4.　The whole spectrum does not have to be scanned if the EPR spectrum of the subjected radical has a well-separated line. A well-separated single peak is preferable to an entire spectrum.

5.　Digital data acquisition and the line fitting procedure are not necessary to observe the peak height and peak width. The peak height and peak width can be measured using calipers or ruler from a spectrum chart.

6.　Calculate the single peak area by (signal height) × (linewidth)‍2 × 3.63 for a Lorentzian line shape or × 1.03 for a Gaussian line shape, and then multiply by the number of splitting peaks, where the signal height and linewidth are the peak-to-peak signal height and peak-to-peak linewidth of the deviation spectrum, respectively. If no separated peak is found, the peak area can obtained by double integrating the entire EPR spectrum. However, digital data are required. Integration of a spectrum with noise may cause baseline distortions. The area of the integrated spectrum is the signal intensity necessary for quantification.

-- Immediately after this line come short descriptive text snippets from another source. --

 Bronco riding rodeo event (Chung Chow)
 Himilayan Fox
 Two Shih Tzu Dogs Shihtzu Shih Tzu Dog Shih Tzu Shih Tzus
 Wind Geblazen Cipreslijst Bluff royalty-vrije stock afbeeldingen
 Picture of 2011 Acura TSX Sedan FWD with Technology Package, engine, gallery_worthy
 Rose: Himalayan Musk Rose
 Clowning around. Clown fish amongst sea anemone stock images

7.　Divide the signal intensity by the gain (amplitude) to obtain the absolute signal intensity for the experimental setting and parameters used at the time.

8.　Compare the absolute signal intensities of the standard and the sample to be quantified, and simply calculate the concentration or amount of spins, which is directly proportional to the absolute signal intensity.

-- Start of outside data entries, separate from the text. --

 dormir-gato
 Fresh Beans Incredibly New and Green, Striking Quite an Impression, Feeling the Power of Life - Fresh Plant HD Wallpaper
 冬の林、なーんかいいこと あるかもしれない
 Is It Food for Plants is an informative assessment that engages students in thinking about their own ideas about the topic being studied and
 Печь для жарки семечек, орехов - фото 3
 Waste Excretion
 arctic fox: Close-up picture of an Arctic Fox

When the volumes, positions, and solvent were the same between 2 samples, the EPR signal intensities of those 2 samples were able to be directly compared under identical EPR parameter settings. The procedure for quantification of free radicals can be simplified by suitable sample preparation.

When the sample tubes, sample volumes, and/or solvents were the same, the EPR signal intensity was reproduced with an error of 2% or less. Therefore, using the standard sample in the same solvent and the same volume drawn into the same sample tube, the EPR signal intensity of the sample can be directly compared with that of the standard sample. Thus, comparison mediated by a Mn‍2+ internal standard is required when the sample tubes, sample volumes, and/or solvent differ between the standard sample and the sample to be quantified. Using PTFE tubing or a glass capillary as a sample tube is an easy-to-use approach to quantify free radicals in liquid by X-band EPR. To detect free radicals at low concentration, a flat quartz cuvette may yield a better signal intensity. For accuracy, fixing a glass capillary vertically and tightly at the center of the quartz sample holder may improve EPR sensitivity and reproducibility. To avoid daily shifts in the condition of the EPR instrument, the standard sample for quantification should be measured just before or after each daily experiment.